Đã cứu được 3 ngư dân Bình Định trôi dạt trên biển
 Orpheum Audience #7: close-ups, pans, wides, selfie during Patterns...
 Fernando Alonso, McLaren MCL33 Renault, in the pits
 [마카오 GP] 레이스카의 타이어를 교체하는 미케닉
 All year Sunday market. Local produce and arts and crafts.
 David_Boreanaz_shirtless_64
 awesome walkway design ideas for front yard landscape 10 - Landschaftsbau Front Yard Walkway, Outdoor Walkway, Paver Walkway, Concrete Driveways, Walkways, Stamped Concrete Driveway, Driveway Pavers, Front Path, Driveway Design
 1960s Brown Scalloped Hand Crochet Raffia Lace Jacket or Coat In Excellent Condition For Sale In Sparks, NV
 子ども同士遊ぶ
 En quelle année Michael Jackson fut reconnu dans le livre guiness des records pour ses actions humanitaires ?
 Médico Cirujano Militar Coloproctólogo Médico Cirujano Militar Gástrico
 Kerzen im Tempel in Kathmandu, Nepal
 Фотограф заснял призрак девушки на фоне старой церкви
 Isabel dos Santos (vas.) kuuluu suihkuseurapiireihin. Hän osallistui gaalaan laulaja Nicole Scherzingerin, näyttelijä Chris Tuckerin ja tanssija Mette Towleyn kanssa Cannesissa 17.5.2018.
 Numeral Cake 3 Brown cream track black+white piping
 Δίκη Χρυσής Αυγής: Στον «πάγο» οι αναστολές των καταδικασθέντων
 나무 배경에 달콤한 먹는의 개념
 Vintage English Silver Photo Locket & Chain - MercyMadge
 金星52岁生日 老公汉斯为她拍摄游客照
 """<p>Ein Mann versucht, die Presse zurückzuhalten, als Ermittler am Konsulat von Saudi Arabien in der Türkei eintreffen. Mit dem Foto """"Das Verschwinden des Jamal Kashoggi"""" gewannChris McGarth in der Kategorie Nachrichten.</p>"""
·····
> **WHAT YOU WILL DO**
Each record is to be given again in full, exactly as it reads.

> **ANSWER SECTION**
Đã cứu được 3 ngư dân Bình Định trôi dạt trên biển
 Orpheum Audience #7: close-ups, pans, wides, selfie during Patterns...
 Fernando Alonso, McLaren MCL33 Renault, in the pits
 [마카오 GP] 레이스카의 타이어를 교체하는 미케닉
 All year Sunday market. Local produce and arts and crafts.
 David_Boreanaz_shirtless_64
 awesome walkway design ideas for front yard landscape 10 - Landschaftsbau Front Yard Walkway, Outdoor Walkway, Paver Walkway, Concrete Driveways, Walkways, Stamped Concrete Driveway, Driveway Pavers, Front Path, Driveway Design
 1960s Brown Scalloped Hand Crochet Raffia Lace Jacket or Coat In Excellent Condition For Sale In Sparks, NV
 子ども同士遊ぶ
 En quelle année Michael Jackson fut reconnu dans le livre guiness des records pour ses actions humanitaires ?
 Médico Cirujano Militar Coloproctólogo Médico Cirujano Militar Gástrico
 Kerzen im Tempel in Kathmandu, Nepal
 Фотограф заснял призрак девушки на фоне старой церкви
 Isabel dos Santos (vas.) kuuluu suihkuseurapiireihin. Hän osallistui gaalaan laulaja Nicole Scherzingerin, näyttelijä Chris Tuckerin ja tanssija Mette Towleyn kanssa Cannesissa 17.5.2018.
 Numeral Cake 3 Brown cream track black+white piping
 Δίκη Χρυσής Αυγής: Στον «πάγο» οι αναστολές των καταδικασθέντων
 나무 배경에 달콤한 먹는의 개념
 Vintage English Silver Photo Locket & Chain - MercyMadge
 金星52岁生日 老公汉斯为她拍摄游客照
 """<p>Ein Mann versucht, die Presse zurückzuhalten, als Ermittler am Konsulat von Saudi Arabien in der Türkei eintreffen. Mit dem Foto """"Das Verschwinden des Jamal Kashoggi"""" gewannChris McGarth in der Kategorie Nachrichten.</p>"""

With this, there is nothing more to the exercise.